The Process Placebo
A system runs a process that produces visible artifacts of rigor - review comments, memory entries, dashboard metrics, audit trails - that look identical to what genuine rigor produces, but the process has no active ingredient: no decision was influenced, no outcome changed, no authority was checked.
Why It Happens
Organizations and agents demand evidence of rigor. Processes evolve to satisfy that demand by producing artifacts (comments, logs, dashboards, receipts) rather than actual influence over outcomes. The artifacts satisfy the demand. Nobody checks whether the artifacts connect to outcomes because the artifacts look like proof that checking already happened.
Why It Persists
The placebo effect works in organizations. Teams that run reviews feel governed. Agents running memory processes feel accurate. Green dashboards feel monitored.
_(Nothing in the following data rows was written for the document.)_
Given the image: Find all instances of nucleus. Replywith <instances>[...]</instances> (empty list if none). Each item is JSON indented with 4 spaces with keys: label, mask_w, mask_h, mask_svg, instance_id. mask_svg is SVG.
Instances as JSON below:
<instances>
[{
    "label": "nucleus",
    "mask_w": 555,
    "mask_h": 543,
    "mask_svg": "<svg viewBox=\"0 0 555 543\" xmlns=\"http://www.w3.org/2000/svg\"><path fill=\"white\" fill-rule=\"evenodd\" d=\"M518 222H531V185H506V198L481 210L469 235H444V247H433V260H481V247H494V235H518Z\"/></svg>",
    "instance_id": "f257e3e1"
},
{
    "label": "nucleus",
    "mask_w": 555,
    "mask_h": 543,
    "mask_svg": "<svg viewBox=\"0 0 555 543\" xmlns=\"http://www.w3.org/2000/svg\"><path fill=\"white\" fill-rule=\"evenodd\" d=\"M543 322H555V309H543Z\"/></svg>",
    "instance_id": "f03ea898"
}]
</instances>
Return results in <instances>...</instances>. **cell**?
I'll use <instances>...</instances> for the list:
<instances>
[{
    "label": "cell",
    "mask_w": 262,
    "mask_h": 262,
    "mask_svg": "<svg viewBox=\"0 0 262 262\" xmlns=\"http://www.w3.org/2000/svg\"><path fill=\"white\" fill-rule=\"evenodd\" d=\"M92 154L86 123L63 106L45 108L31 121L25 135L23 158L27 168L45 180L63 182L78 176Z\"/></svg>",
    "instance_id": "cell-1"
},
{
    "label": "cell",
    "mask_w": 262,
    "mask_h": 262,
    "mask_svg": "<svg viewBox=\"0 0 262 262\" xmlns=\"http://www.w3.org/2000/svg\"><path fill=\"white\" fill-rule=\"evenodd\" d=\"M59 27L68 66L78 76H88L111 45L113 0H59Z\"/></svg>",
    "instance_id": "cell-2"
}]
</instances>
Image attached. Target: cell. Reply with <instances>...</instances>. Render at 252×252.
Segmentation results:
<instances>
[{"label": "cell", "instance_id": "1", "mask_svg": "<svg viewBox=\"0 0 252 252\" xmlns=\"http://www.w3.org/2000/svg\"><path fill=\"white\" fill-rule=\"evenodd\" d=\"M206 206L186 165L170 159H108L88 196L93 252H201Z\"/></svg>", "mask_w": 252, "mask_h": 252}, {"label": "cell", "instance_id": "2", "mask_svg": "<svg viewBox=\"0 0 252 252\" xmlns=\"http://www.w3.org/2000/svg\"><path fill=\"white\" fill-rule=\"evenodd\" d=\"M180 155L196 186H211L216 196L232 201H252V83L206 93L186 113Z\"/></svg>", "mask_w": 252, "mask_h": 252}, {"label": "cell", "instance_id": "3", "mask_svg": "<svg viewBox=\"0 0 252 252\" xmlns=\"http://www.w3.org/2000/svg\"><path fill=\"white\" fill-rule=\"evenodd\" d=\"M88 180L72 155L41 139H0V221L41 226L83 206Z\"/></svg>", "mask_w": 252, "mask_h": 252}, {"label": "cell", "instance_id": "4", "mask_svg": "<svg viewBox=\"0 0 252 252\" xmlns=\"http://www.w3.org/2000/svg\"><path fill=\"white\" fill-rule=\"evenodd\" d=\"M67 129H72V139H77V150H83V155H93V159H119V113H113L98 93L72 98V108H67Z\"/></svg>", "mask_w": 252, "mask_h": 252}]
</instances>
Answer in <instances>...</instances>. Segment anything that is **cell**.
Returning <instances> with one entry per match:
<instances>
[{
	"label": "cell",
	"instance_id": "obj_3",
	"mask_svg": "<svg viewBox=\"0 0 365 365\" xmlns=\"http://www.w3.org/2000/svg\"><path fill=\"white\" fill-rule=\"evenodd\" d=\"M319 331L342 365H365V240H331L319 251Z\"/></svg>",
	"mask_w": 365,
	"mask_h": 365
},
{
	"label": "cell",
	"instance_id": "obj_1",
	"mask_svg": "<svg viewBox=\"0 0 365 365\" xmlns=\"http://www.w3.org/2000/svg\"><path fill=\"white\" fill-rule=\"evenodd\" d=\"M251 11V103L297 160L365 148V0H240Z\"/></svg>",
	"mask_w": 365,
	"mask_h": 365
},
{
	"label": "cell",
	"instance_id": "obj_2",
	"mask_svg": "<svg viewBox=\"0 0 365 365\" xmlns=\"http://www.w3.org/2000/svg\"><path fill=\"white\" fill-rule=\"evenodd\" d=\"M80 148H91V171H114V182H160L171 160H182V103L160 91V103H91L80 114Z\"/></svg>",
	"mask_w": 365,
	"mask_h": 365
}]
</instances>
The artifacts of rigor satisfy the demand for rigor. Nobody audits a process already producing audit reports.
Why It's Dangerous
A Process Placebo doesn't just miss problems - it actively prevents finding them. The visible evidence of rigor convinces everyone the system is working. The system IS working. It's just not doing what anyone thinks it's doing.
The Diagnostic
Compare what the process produces (artifacts) with what it influences (outcomes). If removing the process wouldn't change the outcome, you have a placebo.